22

¿Respiraron? ¿Se entregaron a una loca alegría? Ese incómodo pedacito de Dios se había ido finalmente, es verdad, pero había estado demasiado tiempo en el pueblo. ¿Cómo dar marcha atrás? ¿Cómo recomenzar desde el principio? Durante esos años los jóvenes habían adquirido costumbres distintas. La misa del domingo era después de todo una diversión. Y también las blasfemias, quién sabe por qué, sonaban ahora a exageradas y falsas. Se había previsto en resumen un gran alivio, en cambio no hubo nada.

Y además: si se volvió a las costumbres libres de antes, ¿no era confesar todo? ¿Tantos esfuerzos por ocultarla, y ahora expondrían la vergüenza a la luz del sol? ¡Un pueblo que había cambiado de vida por respeto a un perro! Se habrían reído hasta en el extranjero.

Mientras tanto, ¿dónde colocar el animal? En el parque público. No, no, nunca en el corazón del pueblo, la gente ya lo había soportado bastante. ¿En la cloaca? Los hombres se miraron, nadie se atrevía a pronunciar una decisión.

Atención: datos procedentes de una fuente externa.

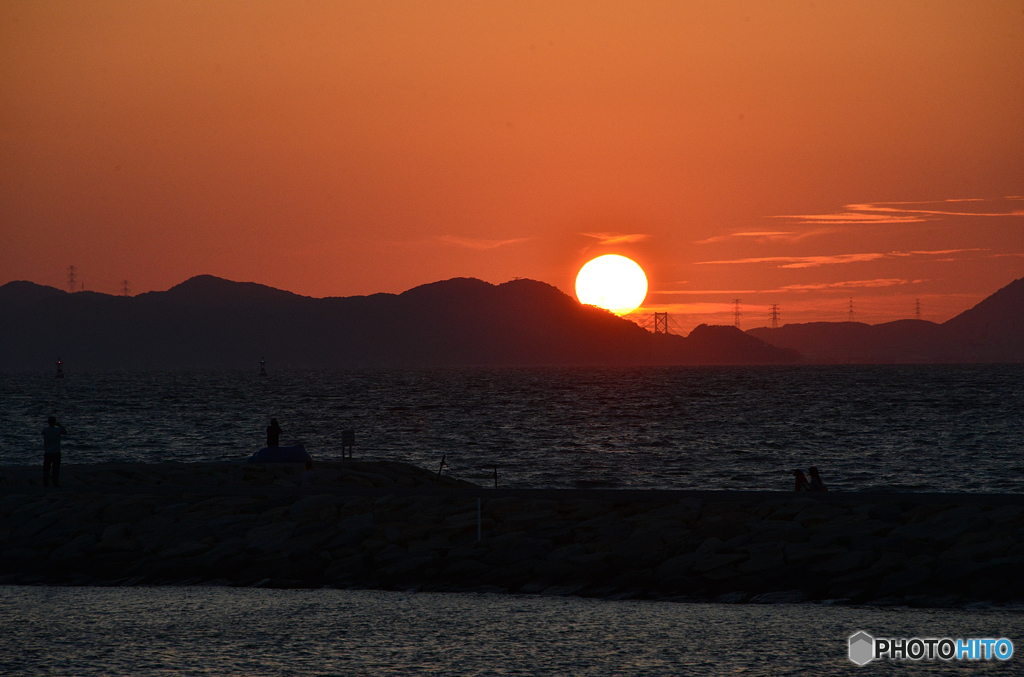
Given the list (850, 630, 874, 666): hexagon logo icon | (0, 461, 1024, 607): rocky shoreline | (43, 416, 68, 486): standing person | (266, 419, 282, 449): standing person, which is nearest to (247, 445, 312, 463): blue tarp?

—El reglamento no contempla el caso —observó por fin el secretario comunal, dando fin a la embarazosa situación.

¿Cremarlo en el horno? ¿Y si después provocaba inspecciones? Enterrarlo en el campo, esa era la solución mejor. Pero ¿en el campo de quién? ¿Quién consentiría? Ya empezaban a discutir, nadie quería ese perro muerto en su propiedad.

¿Y si lo sepultaran junto al ermitaño?

Metido en un cajoncito, el perro que había visto a Dios es por lo tanto cargado en una carreta y parte hacia las colinas. Es domingo, y algunos lo consideran un pretexto para dar un paseo. Seis o siete coches llenos de hombres y mujeres siguen el cajoncito, y la gente se esfuerza por estar alegre. En verdad que aunque brilla el sol, los campos ya invernales y los árboles sin hojas no constituyen un espectáculo espléndido.

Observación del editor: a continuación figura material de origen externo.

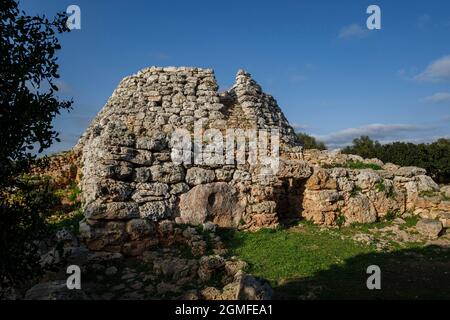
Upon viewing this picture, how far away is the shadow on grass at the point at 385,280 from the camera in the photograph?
8406 mm

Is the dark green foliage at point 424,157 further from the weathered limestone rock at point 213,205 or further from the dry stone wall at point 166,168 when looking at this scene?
the weathered limestone rock at point 213,205

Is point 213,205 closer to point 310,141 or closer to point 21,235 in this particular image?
point 21,235

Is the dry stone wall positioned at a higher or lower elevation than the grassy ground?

Llegan a la colina, descienden de los coches, se dirigen a pie hacia las ruinas de la antigua capilla. Los niños corren adelante.

—¡Mamá! ¡Mamá! —se oye gritar desde arriba—. ¡Pronto vengan a ver!

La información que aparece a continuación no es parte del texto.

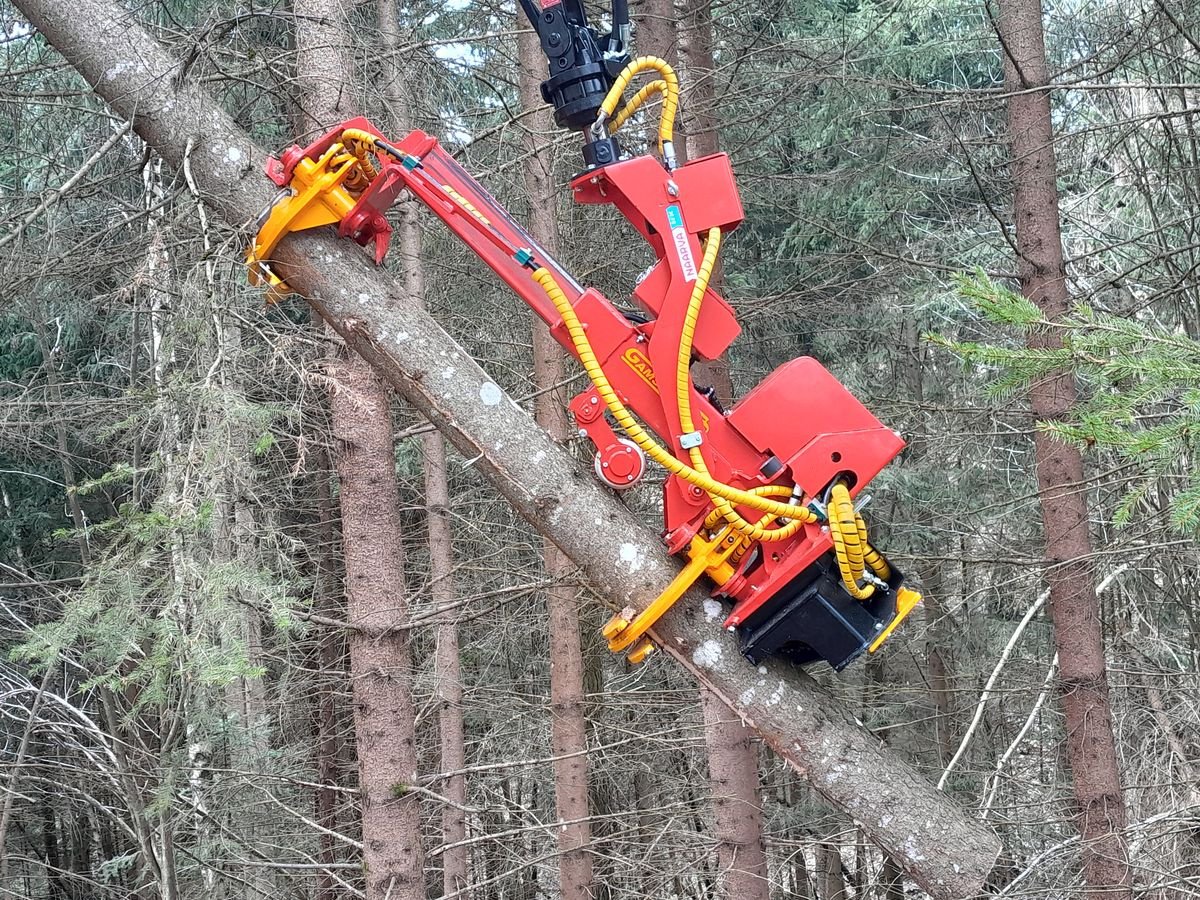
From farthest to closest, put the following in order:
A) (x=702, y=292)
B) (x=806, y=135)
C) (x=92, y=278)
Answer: (x=806, y=135) → (x=92, y=278) → (x=702, y=292)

Con pasos más rápidos, llegan a la tumba de Silvestro. Desde aquel lejano día de los funerales, nadie ha vuelto al lugar. Al pie de la cruz de madera, justamente sobre el túmulo del ermitaño, yace un pequeño esqueleto. Las nieves, los vientos y la lluvia lo han consumido y reducido, lo han vuelto grácil y blanco como una filigrana. Es el esqueleto de un perro.